Orders from Germany rose by 81%. Foreign orders, however, were 114% higher than in the previous year.

In the first half of 2021, the level of orders received by German providers rose by 57%. Domestic orders were 38% up on the previous year, foreign orders 68%.

"The industry has turned itself around with considerably more dynamism than was originally assumed and, despite some delivery difficulties, is posting strong increases in order levels," explained Dr Wilfried Schäfer, executive director of the VDW (German Machine Tool Builders' Association).

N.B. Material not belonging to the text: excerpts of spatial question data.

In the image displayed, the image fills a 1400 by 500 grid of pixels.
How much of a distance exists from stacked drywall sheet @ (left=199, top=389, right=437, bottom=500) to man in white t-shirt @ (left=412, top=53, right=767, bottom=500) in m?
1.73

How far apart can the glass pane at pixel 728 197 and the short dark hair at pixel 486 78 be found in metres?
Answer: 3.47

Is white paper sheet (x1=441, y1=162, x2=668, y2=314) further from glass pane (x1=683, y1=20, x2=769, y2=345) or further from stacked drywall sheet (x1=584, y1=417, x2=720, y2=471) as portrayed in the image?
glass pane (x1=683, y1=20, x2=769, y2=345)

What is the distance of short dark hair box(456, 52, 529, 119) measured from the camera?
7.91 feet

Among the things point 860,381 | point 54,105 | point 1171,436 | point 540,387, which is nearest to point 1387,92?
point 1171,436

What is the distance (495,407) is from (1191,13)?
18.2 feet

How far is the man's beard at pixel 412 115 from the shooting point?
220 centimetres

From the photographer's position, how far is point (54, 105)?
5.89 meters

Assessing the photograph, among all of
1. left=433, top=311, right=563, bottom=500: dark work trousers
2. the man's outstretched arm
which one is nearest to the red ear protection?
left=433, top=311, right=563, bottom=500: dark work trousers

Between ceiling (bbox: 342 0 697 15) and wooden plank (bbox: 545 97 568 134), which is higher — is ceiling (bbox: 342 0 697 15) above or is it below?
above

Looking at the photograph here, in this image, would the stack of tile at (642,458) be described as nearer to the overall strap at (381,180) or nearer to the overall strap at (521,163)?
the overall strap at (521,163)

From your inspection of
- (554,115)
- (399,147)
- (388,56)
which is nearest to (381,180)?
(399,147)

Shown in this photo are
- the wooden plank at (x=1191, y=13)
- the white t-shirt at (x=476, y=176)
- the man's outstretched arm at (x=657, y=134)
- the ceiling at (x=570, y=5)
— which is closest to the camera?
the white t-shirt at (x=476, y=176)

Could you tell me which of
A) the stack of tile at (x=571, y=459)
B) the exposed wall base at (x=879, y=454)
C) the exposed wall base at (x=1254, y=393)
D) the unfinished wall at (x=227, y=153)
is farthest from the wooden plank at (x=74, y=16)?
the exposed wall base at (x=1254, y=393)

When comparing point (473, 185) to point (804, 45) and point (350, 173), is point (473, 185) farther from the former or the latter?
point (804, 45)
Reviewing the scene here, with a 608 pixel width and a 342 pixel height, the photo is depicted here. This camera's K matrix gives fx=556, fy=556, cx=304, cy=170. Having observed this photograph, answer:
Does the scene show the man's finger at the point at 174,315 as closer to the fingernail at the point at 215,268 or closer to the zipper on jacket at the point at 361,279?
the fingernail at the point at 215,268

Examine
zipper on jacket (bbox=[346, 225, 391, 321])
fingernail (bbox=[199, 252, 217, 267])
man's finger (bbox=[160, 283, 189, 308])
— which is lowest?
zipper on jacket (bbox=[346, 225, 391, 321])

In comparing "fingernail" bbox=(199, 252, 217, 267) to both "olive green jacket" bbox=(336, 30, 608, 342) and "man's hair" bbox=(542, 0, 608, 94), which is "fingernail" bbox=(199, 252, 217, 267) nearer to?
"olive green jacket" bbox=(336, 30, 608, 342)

The very high growth rates were explained in part by the weak reference values from 2020 as a result of COVID. However, the order volumes have recovered noticeably and, at 4%, are now only slightly below the pre-COVID levels seen in 2019. The development is also broad-based, which bears witness to the great pent-up demand among investors from all over the world.

The main demand is still coming from abroad at present. The Asian market continues to be dominated by high demand from China, which accounts for two-thirds of Asian order volumes. Business with the US is starting to recover. There are increasing signs that US orders are about to pick up more strongly.

Europe has also revived noticeably. Here, it is above all fiscal policy measures, including investment programmes, which are boosting demand. Austria and Italy are prime examples. The German market is set to follow suit, albeit with a delay. Overall, however, the peak levels of 2017/2018 are not expected to be matched until next quarter.

Dr Wilfried Schäfer
Dr Wilfried Schäfer

"The picture would be even rosier without the bottlenecks and price increases in supplies of electronics, steel and sheetmetal," added Dr Schäfer.

However, further increases in demand are expected – assuming that the global economy continues its recovery. This is already being reflected in production levels in the current year. The significant increase in orders has led Oxford Economics, the VDW's forecasting partner, to put production growth at 8%, two points higher than in the spring. This would bring the volume for the current year to €13.2 billion.

"Nevertheless, there is still some way to go before we reach the peak result of 2018/2019," said Schäfer. At that time, the industry achieved a result of €17 billion.

Employment represents a delayed indicator of economic development, and is still falling at present. In June, the sector employed almost 8% fewer people than in the previous year. This represented around 64,200 employees. Most furlough schemes had finished.

"Nevertheless, we are also worried about the shortage of skilled workers, which our industry will need to meet the major challenges which lie ahead,” Dr Schäfer concludcd. “Key factors here include the transformation of the automotive industry, the energy transition and digitalisation. You need the right people to get these done.”